4Q15 results and analysis
The agriculture and turf segment continued to face weakness in 4Q15 with net sales falling 25% to $4.6 billion compared to $6.1 billion in 4Q14. The agriculture & turf segment net sales fell due to lower shipment volumes of large agricultural equipment, particularly in the US and Canada. Outside the US and Canada, Brazil was the number one contributor towards the net sales decline. These factors also impacted the company’s operating profits, which we will discuss later in this series.
Farm cash receipt down
Overall, net sales for the agriculture and turf segment fell 25% to $19 billion in 2015 from $26 billion in 2014. Deere earns about a third of its net sales from the US and Canada combined. Therefore, the farm environment in these two countries has a more pronounced impact on Deere’s agriculture and turf segment’s net sales. 2014 was a bumper year for crops, which led to an oversupply. As a result, crop prices took a beating this year, which impacts farm cash receipts.
In the chart above, you can see how net sales have trended with the farm cash receipts. In 2016, the company anticipates net sales to be down 8% due to weakness in the global farm environment.
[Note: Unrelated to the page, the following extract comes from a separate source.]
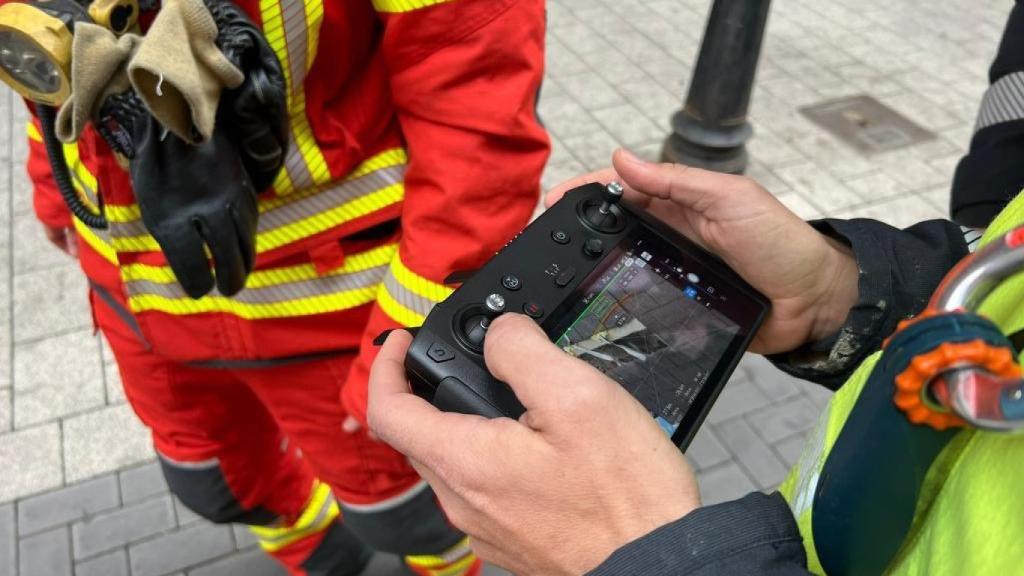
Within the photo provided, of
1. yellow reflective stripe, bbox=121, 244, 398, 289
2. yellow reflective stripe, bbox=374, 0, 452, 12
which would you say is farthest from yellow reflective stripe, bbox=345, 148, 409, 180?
yellow reflective stripe, bbox=374, 0, 452, 12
The management anticipates retail sales for agricultural equipment in the US and Canada to be down 15% to 20% and for turf equipment to be flat to plus 5% in 2016. For the European Union region, the company anticipates a flat to 5% decline in 2016. Similarly, the company anticipated weakness in the Brazil market, which is anticipated to push the South America retail sales for agricultural equipment down 10% to 15%.